Nutritionists and athletic trainers have generally advised fasting from coffee and other caffeinated beverages before doing strenuous physical activity. Bruno Gualano, a physiology professor at the University of São Paulo who bikes a lot and drinks tons of coffee, put together a study that tested whether big-time coffee drinkers can get that energy boost without messing with their 12-cup-a-day habit. (The pangs of caffeine withdrawal are very real, after all.)
And according to his findings, it looks like they can. He broke a set of competitive male cyclists into three groups: a group whose caffeine intake was low (less than a cup of coffee per day), a group whose intake was moderate (about two cups), and a group whose intake was fairly high (three or more cups). He then had them perform time trials where they cycled as hard as they could until they burned 450 calories. They did it after taking a 400-milligram caffeine pill that was equal to about four cups of coffee, after taking a placebo, and after taking nothing at all — and almost every rider’s fastest trial was while on the caffeine pill. Their speed averaged 3.3 percent faster compared to no pill, and 2.2 percent faster compared to the placebo. In theory, the boost would translate to “several minutes” shaved off a marathon runner’s race time.
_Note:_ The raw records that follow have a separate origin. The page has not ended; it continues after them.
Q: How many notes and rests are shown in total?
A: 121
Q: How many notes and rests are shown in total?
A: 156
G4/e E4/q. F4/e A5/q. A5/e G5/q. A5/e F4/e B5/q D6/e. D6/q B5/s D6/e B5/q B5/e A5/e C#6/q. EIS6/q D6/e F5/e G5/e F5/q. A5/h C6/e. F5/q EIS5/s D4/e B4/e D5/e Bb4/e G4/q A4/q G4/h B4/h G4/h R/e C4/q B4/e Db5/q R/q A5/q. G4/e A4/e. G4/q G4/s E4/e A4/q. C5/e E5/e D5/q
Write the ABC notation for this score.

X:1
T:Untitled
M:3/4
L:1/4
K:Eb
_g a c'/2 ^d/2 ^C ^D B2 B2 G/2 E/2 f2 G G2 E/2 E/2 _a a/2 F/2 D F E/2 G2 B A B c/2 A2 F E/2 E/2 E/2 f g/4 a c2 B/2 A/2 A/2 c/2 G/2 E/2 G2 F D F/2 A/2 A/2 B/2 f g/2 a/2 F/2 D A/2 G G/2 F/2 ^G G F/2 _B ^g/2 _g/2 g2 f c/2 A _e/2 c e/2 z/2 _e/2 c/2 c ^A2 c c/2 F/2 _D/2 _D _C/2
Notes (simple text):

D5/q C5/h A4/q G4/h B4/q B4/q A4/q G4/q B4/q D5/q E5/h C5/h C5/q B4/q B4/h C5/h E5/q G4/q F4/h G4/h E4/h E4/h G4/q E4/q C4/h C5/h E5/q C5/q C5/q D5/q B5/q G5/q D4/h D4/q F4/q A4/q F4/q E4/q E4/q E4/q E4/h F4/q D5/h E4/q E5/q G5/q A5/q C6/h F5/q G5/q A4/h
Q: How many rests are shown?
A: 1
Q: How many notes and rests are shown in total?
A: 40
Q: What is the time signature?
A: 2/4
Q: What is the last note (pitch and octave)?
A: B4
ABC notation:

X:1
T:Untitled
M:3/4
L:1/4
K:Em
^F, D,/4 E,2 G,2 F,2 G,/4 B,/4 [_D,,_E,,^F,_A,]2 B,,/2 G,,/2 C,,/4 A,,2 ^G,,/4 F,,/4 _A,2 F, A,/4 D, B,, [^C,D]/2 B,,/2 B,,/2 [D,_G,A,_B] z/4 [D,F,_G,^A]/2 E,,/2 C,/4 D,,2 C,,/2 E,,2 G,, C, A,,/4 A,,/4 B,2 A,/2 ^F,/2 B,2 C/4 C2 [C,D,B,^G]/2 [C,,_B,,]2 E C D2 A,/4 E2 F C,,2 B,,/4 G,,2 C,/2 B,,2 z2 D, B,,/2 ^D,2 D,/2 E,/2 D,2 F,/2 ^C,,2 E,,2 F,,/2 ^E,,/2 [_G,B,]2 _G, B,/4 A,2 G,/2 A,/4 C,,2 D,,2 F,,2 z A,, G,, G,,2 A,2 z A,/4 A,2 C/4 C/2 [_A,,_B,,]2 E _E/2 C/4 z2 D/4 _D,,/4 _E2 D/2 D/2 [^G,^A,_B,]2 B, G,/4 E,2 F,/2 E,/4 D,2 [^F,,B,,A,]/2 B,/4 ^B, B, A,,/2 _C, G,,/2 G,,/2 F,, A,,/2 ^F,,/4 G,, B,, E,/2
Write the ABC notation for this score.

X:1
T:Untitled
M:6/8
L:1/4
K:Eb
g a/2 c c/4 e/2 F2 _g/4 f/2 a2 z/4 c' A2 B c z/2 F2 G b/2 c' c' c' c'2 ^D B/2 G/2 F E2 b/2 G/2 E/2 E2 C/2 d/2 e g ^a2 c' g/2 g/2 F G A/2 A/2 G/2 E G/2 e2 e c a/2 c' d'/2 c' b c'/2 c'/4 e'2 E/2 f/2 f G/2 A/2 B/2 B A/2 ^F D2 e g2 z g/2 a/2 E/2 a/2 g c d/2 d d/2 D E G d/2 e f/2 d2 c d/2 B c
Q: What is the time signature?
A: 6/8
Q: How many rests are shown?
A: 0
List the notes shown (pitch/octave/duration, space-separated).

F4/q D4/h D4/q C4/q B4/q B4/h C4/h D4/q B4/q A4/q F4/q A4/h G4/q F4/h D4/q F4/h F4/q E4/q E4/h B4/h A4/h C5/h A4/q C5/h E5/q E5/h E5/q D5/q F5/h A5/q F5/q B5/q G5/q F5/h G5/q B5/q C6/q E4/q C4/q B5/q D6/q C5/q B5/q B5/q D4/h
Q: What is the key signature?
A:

Even crazier, the cyclists who were used to being extraordinarily well-caffeinated — slamming coffee and tea and Red Bull and whatever else every day — got the same boost as the people with little to no caffeine in their diets.
Naturally, Gualano warns that caffeine can also have dangerous side effects in large enough quantities, whether you’ve been abstaining for a few days or not. He recommends people start small if they want to see how this hack improves their physical performance. That means no beer-guzzler helmet of Death Wish coffee at your next 5K.